Marchés

Entretien avec Jeremy Touboul, co-fondateur de Lior Global Partners "L'inflation n'est pas transitoire"

Publié le 15 septembre 2021 à 10h31

  AOF

(AOF) - Le gestionnaire d’actifs LIOR Global Partners entre sur le marché français. D’après Jeremy Touboul, son CIO et cofondateur, précédemment associé et gérant de fonds chez H2O AM jusqu’en septembre 2019, la stratégie Global Macro est particulièrement opportune pour saisir les opportunités générées par le grand retour de l’inflation.

 

Pourquoi lancer aujourd'hui une société de gestion Global Macro ?

Je suis un gérant spécialisé dans l'approche Macro depuis une vingtaine d'années. Cette expérience m'a permis de constater que chaque sortie de crise, qui plus est lorsqu'elle est aussi violente que celle du Covid, génère des opportunités susceptibles de créer de la valeur au cours d'une période comprise entre 5 et 6 ans.

Nous pensons que les politiques monétaires ultra-accommodantes des banques centrales ont ravivé l'inflation sur le long terme, ce qui va conduire à un changement majeur de la corrélation entre les actions et les obligations.

Depuis plusieurs années, ces deux actifs évoluent dans le même sens, mais le rebond inéluctable des taux va rendre négative cette corrélation. Jamais autant de liquidités n'ont été injectées depuis l'après-guerre, cette abondance de capitaux aura nécessairement un impact radical dans les années à venir.

D'ores et déjà, on constate que les pouvoirs publics redoublent d'efforts pour orienter cet argent dans des investissements considérés comme " plus durables " pour la planète.

Que pensez-vous de l'évolution récente de la communication de la Fed et de la BCE ?

Pour l'instant, les banques centrales se contentent de tirer à blanc. Leurs actions ne coûtent rien dans le sens où elles ne modifient pas le fonctionnement des marchés.

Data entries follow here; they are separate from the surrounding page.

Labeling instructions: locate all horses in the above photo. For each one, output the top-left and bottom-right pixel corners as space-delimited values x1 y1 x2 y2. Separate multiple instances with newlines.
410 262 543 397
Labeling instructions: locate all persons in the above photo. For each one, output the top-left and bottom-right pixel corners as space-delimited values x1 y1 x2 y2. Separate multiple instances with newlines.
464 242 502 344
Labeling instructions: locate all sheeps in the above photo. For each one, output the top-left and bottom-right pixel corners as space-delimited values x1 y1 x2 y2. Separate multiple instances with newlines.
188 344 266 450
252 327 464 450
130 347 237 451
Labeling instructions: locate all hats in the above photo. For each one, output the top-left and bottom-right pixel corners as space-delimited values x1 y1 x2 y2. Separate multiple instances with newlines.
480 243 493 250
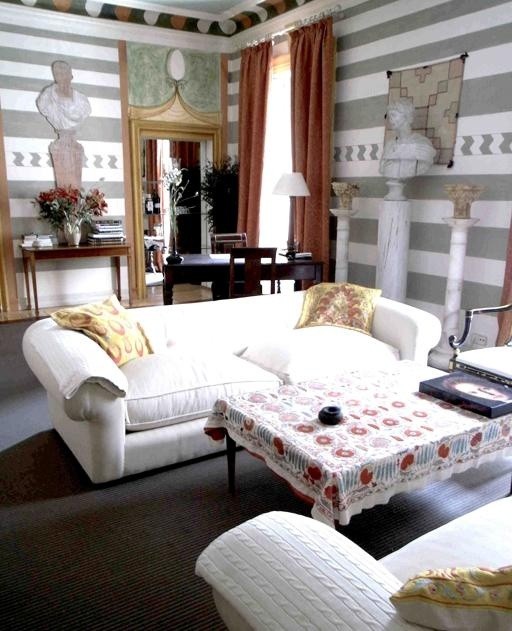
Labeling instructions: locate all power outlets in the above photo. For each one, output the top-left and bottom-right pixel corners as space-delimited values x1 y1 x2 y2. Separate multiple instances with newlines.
474 335 487 345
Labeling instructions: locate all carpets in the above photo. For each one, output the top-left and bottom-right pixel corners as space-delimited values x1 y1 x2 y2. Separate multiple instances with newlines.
0 430 512 631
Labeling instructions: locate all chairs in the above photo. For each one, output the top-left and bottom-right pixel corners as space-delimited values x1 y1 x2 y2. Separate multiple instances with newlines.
228 247 277 299
212 234 247 254
449 304 512 389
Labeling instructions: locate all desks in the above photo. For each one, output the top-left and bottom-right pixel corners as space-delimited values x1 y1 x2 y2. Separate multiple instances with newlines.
162 254 324 305
19 244 132 315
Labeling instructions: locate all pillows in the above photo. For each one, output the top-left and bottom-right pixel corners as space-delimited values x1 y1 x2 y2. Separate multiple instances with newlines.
294 282 383 337
389 565 512 631
51 295 155 367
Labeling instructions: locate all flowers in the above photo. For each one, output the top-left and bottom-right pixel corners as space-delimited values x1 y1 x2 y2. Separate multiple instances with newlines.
164 168 199 253
29 185 109 235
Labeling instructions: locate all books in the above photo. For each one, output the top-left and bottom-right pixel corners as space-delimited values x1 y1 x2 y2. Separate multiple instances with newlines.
85 217 126 247
417 368 512 421
19 232 55 250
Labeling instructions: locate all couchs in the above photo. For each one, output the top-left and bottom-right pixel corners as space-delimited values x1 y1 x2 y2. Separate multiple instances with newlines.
22 281 442 484
195 496 512 631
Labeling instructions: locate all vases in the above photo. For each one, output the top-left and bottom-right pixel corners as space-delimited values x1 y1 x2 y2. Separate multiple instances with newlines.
64 219 81 246
166 254 184 265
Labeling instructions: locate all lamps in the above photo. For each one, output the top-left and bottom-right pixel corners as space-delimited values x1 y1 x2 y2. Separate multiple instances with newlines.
273 172 311 261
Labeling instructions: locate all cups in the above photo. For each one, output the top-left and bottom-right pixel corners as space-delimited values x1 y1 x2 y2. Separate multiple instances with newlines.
319 405 343 425
21 234 60 247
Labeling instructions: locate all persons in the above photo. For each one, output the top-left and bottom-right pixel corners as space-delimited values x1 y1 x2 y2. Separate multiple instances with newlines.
37 61 92 132
441 374 511 406
377 95 438 181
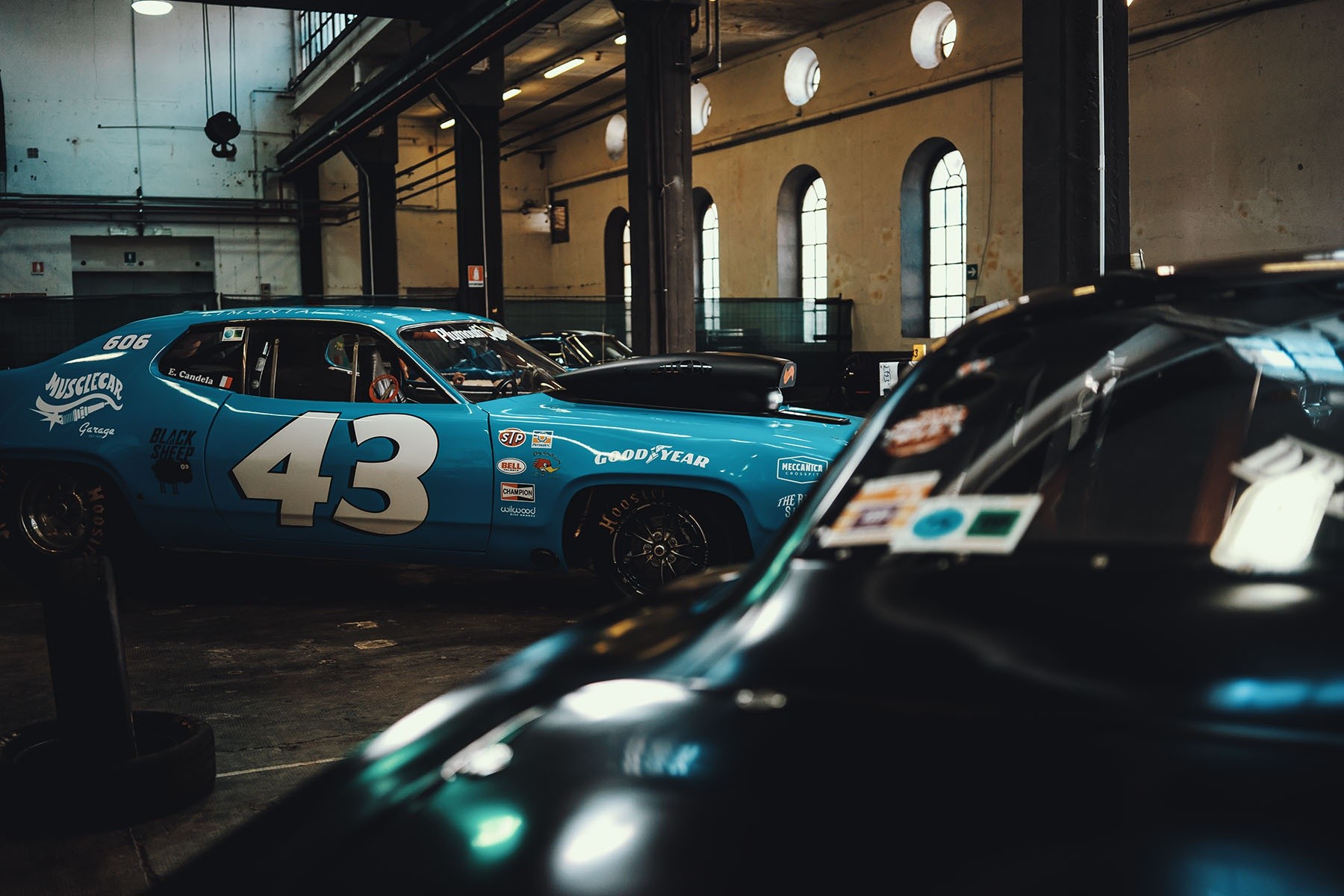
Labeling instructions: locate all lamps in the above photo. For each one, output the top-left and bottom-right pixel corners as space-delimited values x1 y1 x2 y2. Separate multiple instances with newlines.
131 1 173 15
543 57 585 79
503 87 522 100
440 119 454 129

Mais, aux Etats-Unis, l'annonce du " tapering " devrait créer de la volatilité. D'autant que nous sommes convaincus que l'inflation américaine, malgré un léger ralentissement cet été, n'est pas transitoire mais bien ancrée dans une perspective de long terme, la hausse des salaires en témoigne. Cette accélération des prix s'explique également par des soucis au sein de la " supply chain ". Or ce genre de dysfonctionnements ne se règle pas à coup de liquidités.

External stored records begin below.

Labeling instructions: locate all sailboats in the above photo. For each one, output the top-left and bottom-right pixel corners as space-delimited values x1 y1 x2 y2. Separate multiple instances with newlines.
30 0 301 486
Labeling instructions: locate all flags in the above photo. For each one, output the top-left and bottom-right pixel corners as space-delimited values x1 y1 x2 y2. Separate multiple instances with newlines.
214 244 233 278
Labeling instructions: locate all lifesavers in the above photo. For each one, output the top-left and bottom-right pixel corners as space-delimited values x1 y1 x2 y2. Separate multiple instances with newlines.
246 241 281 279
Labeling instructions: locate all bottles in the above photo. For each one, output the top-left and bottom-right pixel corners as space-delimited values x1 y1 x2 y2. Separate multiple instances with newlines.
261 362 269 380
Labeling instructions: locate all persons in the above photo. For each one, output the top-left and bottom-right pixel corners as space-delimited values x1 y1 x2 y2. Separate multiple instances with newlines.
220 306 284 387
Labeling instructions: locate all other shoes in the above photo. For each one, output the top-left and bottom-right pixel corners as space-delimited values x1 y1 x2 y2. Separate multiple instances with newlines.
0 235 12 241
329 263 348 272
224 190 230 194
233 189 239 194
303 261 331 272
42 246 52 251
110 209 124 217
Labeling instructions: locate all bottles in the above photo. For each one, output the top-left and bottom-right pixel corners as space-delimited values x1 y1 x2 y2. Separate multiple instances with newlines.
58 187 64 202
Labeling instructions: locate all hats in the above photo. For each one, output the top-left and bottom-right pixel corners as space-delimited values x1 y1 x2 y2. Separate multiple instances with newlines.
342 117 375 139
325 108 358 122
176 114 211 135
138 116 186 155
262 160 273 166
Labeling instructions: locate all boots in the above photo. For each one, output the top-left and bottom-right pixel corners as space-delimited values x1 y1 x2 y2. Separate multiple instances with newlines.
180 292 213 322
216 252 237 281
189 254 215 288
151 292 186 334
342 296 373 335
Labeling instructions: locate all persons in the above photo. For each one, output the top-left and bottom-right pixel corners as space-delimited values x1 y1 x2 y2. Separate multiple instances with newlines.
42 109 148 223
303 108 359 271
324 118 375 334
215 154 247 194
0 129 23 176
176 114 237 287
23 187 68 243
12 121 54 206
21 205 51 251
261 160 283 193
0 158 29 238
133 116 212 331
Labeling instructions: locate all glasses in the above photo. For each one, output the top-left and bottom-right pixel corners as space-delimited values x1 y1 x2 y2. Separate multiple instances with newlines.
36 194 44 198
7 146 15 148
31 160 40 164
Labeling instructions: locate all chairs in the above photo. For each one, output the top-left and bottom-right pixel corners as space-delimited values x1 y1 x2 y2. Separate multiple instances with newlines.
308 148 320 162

Comment devraient réagir les actions et les obligations au cours des prochains mois ?

Nous pensons que les obligations vont souffrir, raison pour laquelle nous sommes " short duration ". Sur les actions, nous privilégions les actions " value " qui devraient mieux résister tout comme le secteur financier, lourdement affecté par la crise. L'indice financier européen, qui s'établissait à 120 fin 2019 est tombé à 50 en mars 2020 avant de rebondir, mais pas complètement. Ainsi, il ne dépasse toujours pas les 100 aujourd'hui. Nous apprécions les assureurs qui proposent de solides dividendes.

En termes de zones géographiques, nous allons vivre une période de croissance synchronisée. Dès lors, il faut éviter les Etats-Unis qui ont nettement surperformé, au profit des autres régions, Europe et Asie notamment.

Plus globalement, il faut s'intéresser aux secteurs liés à la reflation, soit à la hausse des prix et de l'activité, comme l'immobilier, les actifs réels.

En quoi votre approche ESG est-t-elle différente de toutes les autres ?

Pour commencer, toutes les sociétés de gestion sont obligées de s'y mettre. Celles qui ne le font pas vont souffrir puis disparaître. Tout le marché veut un investissement responsable aujourd'hui en Europe !

Concrètement, nous avons installé des filtres d'exclusion pour la sélection de notre premier fonds grâce aux données de Sustainalytics. Nous essayons d'adopter une approche macroéconomique en intégrant les critères ESG tant sur les actions, le crédit, que sur la dette souveraine.

Preuve de notre attachement à l'ESG : nous reversons 10% de nos bénéfices à des œuvres caritatives, créant un réel impact dans la société qui les entoure.

Comment intégrez-vous l'ESG dans l'investissement dans les devises ?

Les devises ne sont pas considérées comme des actifs financiers et donc ne sont pas intégrées dans le processus ESG.

Il n'y a donc que les obligations souveraines, les actions et le crédit qui rentrent dans ce processus ESG. C'est une première pour un fonds UCITS Macro d’intégrer ces trois classes.